Does pdfmux have an MCP server for Claude Desktop and Cursor?

Yes, built in. After pip install pdfmux, add pdfmux to your claude_desktop_config.json or Cursor MCP config. It exposes tools for PDF-to-markdown extraction, table extraction, and per-page quality audits — so Claude or Cursor can read any PDF reliably with zero additional setup.

Why does my RAG pipeline hallucinate on PDF documents?

Most RAG hallucinations on PDFs start at extraction, not retrieval. Standard extractors silently fail on scanned pages, two-column layouts, tables, and mojibake. Your chunks look fine but contain broken text. pdfmux scores every page (0–1 confidence), detects failures, and automatically re-extracts bad pages with a stronger backend — so your embeddings are built on clean text, not silent garbage.

How does pdfmux detect bad pages in PDF extraction?

4-signal per-page confidence scoring: (1) text density vs page area, (2) character distribution (catches mojibake), (3) structural coherence (catches broken column order), and (4) OCR-comparison probe when under threshold. Pages below the quality bar get re-extracted with a different backend (OpenDataLoader, Docling, OCR, or an LLM) until quality is recovered.
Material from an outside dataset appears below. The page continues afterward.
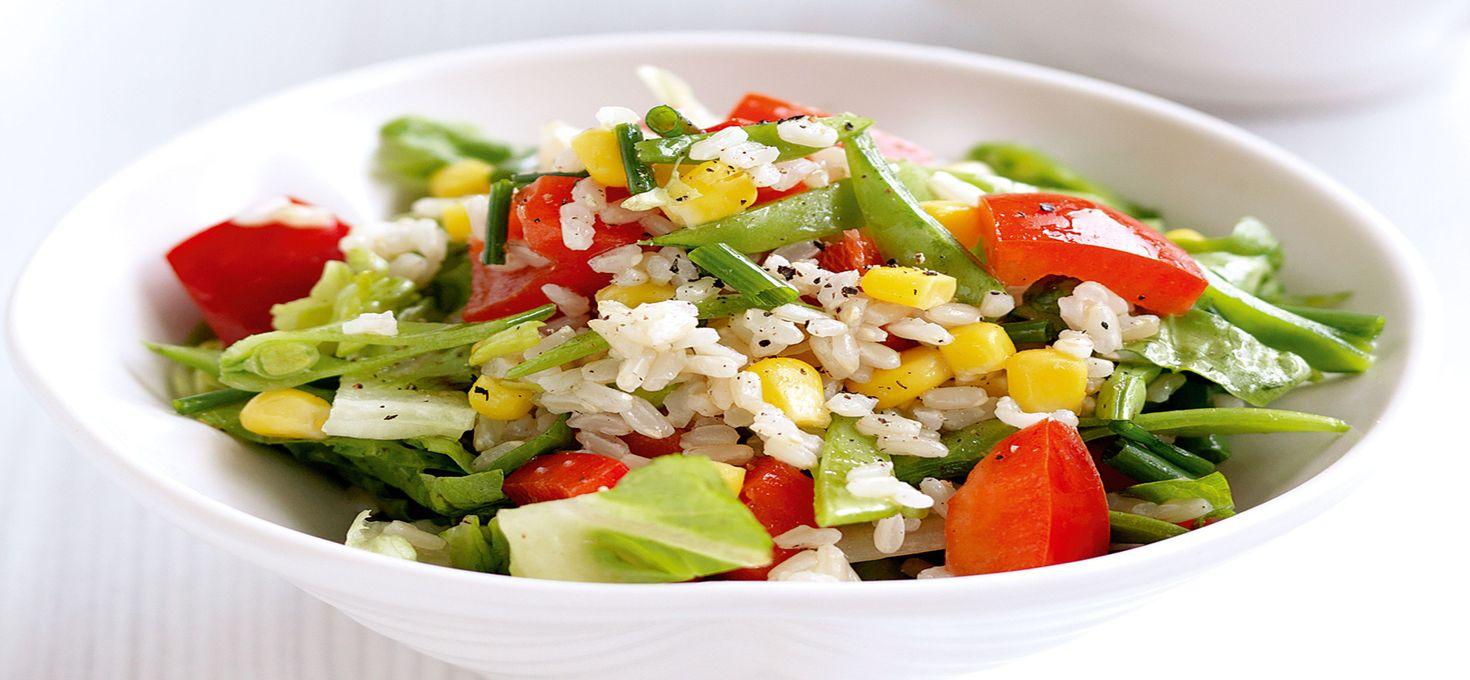 Салат из сладкого перца с рисом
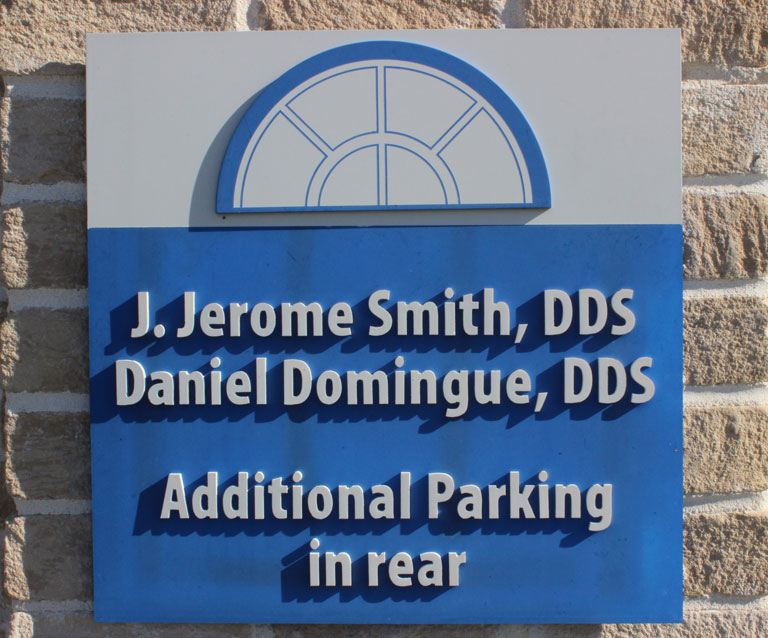 Jerome Smith, Daniel Domingue | Services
Can pdfmux extract tables from scanned PDFs?

Yes. pdfmux routes scanned pages through RapidOCR and IBM Docling's table-structure model (97.9% TEDS accuracy on complex tables). Install with pip install "pdfmux[ocr,tables]". For handwritten tables or very poor scans, use --mode premium with an LLM provider to recover tables rule-based backends can't.